The Jews always knew of the promised Messiah, and one generation after another awaited his arrival. They were aware that when he appeared, the entire history of Israel would make sense, and the messed-up world of sin and folly would finally be dealt with in some definitive way, God’s way.
As is typically the case, any prophecy is not fully understood until its fulfillment. Mysterious, hard to grasp words and images become clear only after the events happen. So it was with the many expectations. Even after their fulfillment, many still didn’t get the point.

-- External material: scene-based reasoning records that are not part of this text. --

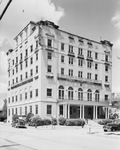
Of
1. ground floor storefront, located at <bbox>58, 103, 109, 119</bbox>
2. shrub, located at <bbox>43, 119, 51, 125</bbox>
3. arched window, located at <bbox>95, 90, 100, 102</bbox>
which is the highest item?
arched window, located at <bbox>95, 90, 100, 102</bbox>

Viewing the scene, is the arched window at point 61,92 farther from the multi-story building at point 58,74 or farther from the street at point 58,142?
the street at point 58,142

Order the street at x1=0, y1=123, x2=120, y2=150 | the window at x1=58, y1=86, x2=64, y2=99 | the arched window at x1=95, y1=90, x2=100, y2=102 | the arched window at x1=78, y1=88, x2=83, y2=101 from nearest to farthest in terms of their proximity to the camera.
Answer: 1. the street at x1=0, y1=123, x2=120, y2=150
2. the window at x1=58, y1=86, x2=64, y2=99
3. the arched window at x1=78, y1=88, x2=83, y2=101
4. the arched window at x1=95, y1=90, x2=100, y2=102

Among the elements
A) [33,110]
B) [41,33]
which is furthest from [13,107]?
[41,33]

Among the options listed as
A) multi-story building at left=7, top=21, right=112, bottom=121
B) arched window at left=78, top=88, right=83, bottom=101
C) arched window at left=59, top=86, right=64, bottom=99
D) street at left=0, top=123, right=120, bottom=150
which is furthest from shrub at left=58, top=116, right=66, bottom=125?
street at left=0, top=123, right=120, bottom=150

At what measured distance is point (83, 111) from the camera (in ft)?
168

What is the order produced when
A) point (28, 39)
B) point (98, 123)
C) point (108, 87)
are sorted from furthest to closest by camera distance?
point (108, 87) → point (28, 39) → point (98, 123)

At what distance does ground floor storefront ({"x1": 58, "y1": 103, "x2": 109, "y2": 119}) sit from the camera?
51.4 metres

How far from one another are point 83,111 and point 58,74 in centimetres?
965

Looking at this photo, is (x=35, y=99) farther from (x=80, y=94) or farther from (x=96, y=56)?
(x=96, y=56)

It’s the same for us today. Normally, we don’t grasp the meaning of Old Testament passages until we read them in the light of the life, death, resurrection, and ascension of Jesus Christ. It is Jesus who teaches us how to find him in the complicated history of the Jews. He shows us that without the Holy Spirit moving upon our minds, we’ll never get the message, never understand the history of Judaism, and never recognize him as the Messiah. Jesus said: “My sheep hear my voice” (John 10:27), and, “All that the Father gives to me will come to me” (John 6:37).
As we move from one glimpse to another of this Messiah, the light gets brighter with each new epoch of Jewish history, culminating in the birth of the baby and his Spirit-empowered thirty-year ministry. So Christmas is both an end and a beginning, the end of long anticipation, and the beginning of a new story, one that summarizes and gathers up all the puzzle pieces of the old and puts them together into the amazing picture of God’s eternal plan of salvation.
The Advent season we observe today is the recapitulation and the celebration of every great act of God, leading up to and including the present day. It’s not just a story about the Jews and the acts of their great God, but also the story about us, our role in it, and our eternal destiny.
As we pray through this Advent season, let us pick up our Bible and follow along with the historical glimpses of the Messiah. Watch as the anticipation grows throughout Israel’s long history, leading ultimately to the Nativity scene in a simple setting in Bethlehem. This is where the “Word-become-flesh” first appears publicly and signals the beginning of the world’s transformation.
“And suddenly there was with the angel a multitude of the heavenly host praising God and saying, “Glory to God in the highest, and on earth peace among those with whom he is pleased!” –Luke 2:13,14
Let us find ourselves in Bethlehem, learning from all those surrounding the arrival of the Christ child, and let us joyfully and gratefully, with arms open wide, receive his gifts to us.